Passion Week Tuesday: A Breath of Fresh Air
For the message of the cross is foolishness to those who are perishing, but to us who are being saved it is the power of God.
―1 Corinthians 1:18
The writer Sam Harris, in his recent book Free Will, makes the case that the perception of free will is nothing more than a mirage produced by our physical brains:
“Free will is an illusion. Our wills are simply not of our own making. How can we be ‘free’ as conscious agents if everything that we consciously intend is caused by events in our brain that we do not intend and of which we are entirely unaware?”
Harris contends that human thought and desire are nothing more than chemical reactions in our central nervous system. These reactions are the consequence of previous chemical reactions and other random forces acting on our neural circuitry. Thus, if our actions are predetermined by what has happened before, free will is an illusion. And if there is no free will, the idea of sin and personal responsibility is a quaint and regressive idea.
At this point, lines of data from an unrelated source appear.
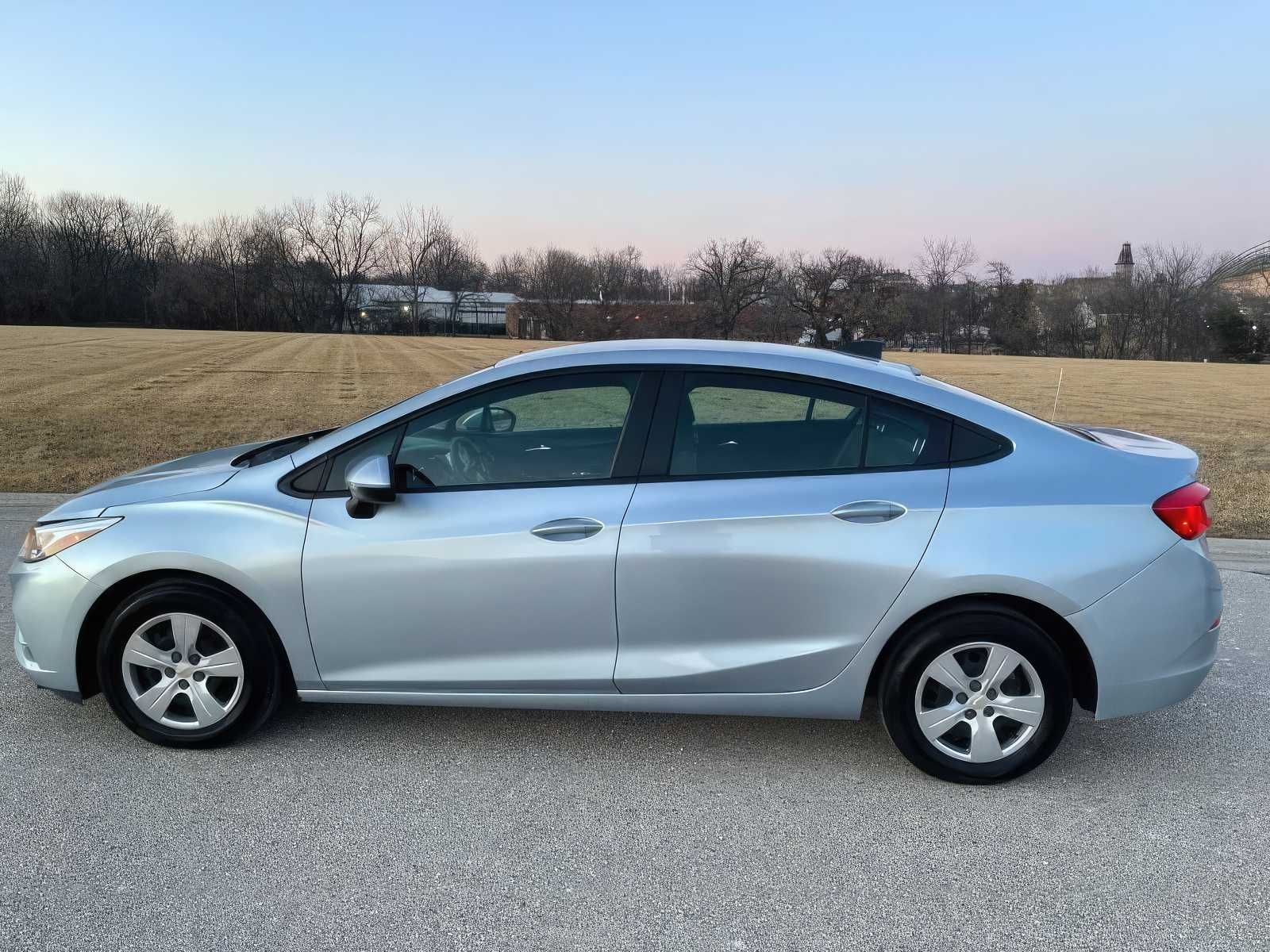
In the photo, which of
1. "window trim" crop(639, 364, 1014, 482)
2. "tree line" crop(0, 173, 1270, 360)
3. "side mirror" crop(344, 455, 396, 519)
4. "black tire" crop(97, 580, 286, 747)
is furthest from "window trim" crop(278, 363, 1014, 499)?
"tree line" crop(0, 173, 1270, 360)

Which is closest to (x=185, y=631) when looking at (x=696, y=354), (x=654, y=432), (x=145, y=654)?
(x=145, y=654)

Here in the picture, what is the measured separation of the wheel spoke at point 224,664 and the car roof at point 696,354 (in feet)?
4.97

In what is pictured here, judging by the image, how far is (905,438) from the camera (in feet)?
11.1

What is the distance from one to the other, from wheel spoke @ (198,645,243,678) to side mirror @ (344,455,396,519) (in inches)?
31.0

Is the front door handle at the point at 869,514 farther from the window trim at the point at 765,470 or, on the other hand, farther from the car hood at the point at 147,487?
the car hood at the point at 147,487

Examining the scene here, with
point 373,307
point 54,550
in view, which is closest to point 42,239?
point 373,307

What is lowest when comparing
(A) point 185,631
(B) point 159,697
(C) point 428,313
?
(B) point 159,697

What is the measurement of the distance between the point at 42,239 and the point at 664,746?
350 feet

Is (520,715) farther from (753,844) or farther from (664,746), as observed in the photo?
(753,844)

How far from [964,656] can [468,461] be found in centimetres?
200

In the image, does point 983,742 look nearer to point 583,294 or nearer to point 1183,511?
point 1183,511

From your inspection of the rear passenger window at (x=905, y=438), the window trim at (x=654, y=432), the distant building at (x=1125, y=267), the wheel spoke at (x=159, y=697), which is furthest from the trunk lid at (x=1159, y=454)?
the distant building at (x=1125, y=267)

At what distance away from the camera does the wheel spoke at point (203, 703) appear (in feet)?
11.6

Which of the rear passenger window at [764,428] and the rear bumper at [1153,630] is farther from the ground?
the rear passenger window at [764,428]
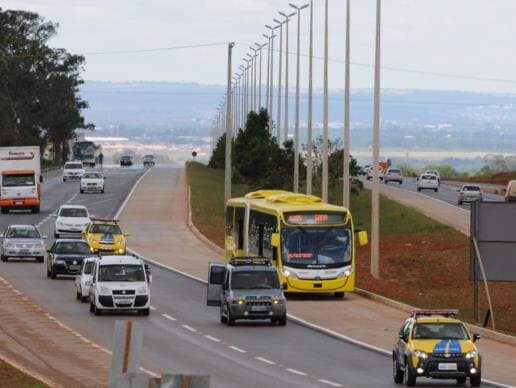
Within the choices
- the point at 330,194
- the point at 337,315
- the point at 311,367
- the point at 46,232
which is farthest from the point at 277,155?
the point at 311,367

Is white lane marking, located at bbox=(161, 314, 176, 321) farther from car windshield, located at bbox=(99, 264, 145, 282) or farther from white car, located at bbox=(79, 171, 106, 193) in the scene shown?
white car, located at bbox=(79, 171, 106, 193)

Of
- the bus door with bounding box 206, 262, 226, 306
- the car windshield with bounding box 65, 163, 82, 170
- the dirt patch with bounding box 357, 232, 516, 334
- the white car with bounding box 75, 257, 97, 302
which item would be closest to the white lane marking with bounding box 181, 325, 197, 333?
the bus door with bounding box 206, 262, 226, 306

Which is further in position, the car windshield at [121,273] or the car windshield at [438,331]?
the car windshield at [121,273]

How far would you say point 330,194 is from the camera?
4532 inches

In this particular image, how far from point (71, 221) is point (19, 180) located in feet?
64.3

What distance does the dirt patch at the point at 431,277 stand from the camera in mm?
52781

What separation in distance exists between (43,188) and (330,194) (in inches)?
1067

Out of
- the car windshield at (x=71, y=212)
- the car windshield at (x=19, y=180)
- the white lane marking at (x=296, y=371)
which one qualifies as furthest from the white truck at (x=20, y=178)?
the white lane marking at (x=296, y=371)

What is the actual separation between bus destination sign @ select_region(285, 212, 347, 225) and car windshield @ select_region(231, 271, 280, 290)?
6738 millimetres

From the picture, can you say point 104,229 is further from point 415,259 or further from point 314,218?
point 314,218

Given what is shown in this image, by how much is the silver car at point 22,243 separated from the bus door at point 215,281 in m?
22.7

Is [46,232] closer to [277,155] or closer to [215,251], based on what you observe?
[215,251]

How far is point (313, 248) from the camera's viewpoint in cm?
4834

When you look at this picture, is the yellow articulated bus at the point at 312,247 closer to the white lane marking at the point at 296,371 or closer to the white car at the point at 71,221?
the white lane marking at the point at 296,371
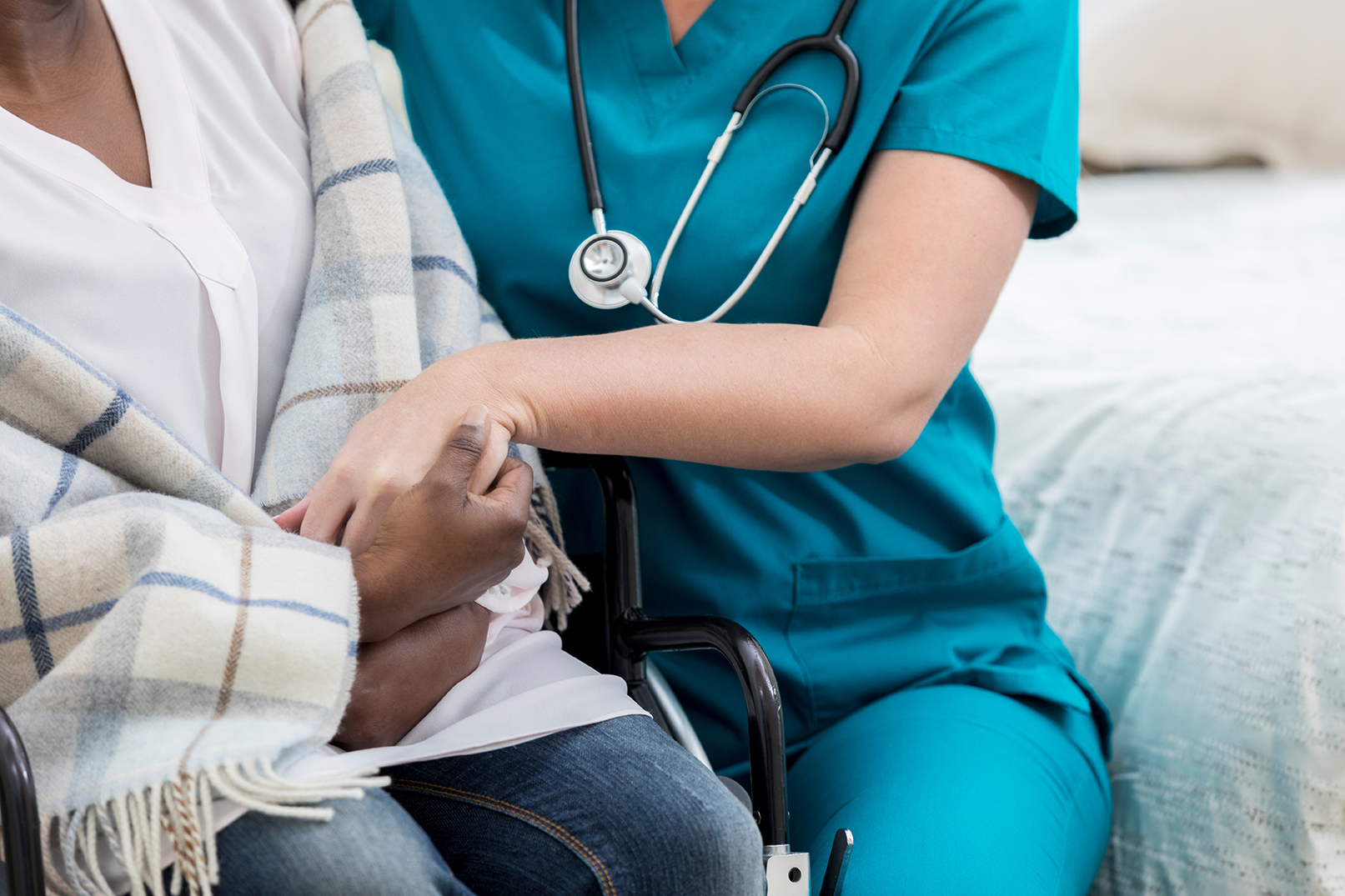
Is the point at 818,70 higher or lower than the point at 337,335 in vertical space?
higher

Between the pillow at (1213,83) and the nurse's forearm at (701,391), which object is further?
the pillow at (1213,83)

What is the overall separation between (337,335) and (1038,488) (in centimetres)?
87

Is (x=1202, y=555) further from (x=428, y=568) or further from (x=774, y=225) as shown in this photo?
(x=428, y=568)

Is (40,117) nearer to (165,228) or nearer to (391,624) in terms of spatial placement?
(165,228)

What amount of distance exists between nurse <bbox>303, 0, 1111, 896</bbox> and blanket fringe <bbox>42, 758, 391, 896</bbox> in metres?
0.24

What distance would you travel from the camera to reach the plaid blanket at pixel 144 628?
49cm

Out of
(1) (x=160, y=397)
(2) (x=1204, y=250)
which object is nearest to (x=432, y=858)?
(1) (x=160, y=397)

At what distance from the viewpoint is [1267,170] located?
7.84ft

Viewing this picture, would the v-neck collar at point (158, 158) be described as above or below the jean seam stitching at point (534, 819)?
above

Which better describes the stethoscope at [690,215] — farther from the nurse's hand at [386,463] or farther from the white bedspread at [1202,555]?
the white bedspread at [1202,555]

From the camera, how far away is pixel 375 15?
1.01m

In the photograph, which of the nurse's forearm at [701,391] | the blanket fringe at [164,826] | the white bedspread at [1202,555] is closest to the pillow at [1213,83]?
the white bedspread at [1202,555]

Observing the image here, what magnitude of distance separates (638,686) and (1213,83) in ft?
6.86

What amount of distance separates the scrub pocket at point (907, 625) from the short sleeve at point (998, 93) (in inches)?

But, I would counter that if there were no free will and no sin, then there is also no good or evil. What is more, there is no love, no beauty, and no joy. Friendship, music, and adventure are meaningless. They are simply illusions produced by our brain machines. Instead of human beings we are merely zombies—physical bodies without real feelings or emotions.
In contrast to this depressing (and increasingly pervasive) worldview, the message of the gospel seems like a breath of fresh air. The Scriptures affirm our humanity as ones created in God’s image. The idea that we are sinners is actually good news. It means that change is possible. It means that we can have hope in the transforming work of Christ, rather than be subject to karma or the random physical universe. The writer of Romans said, “It is the kindness of God that leads us to repentance”. Let us be thankful for this Kindness, Who gave us the freedom to choose. During this Passion Week, let us choose the path of repentance that leads us to the Cross, which is the power of God.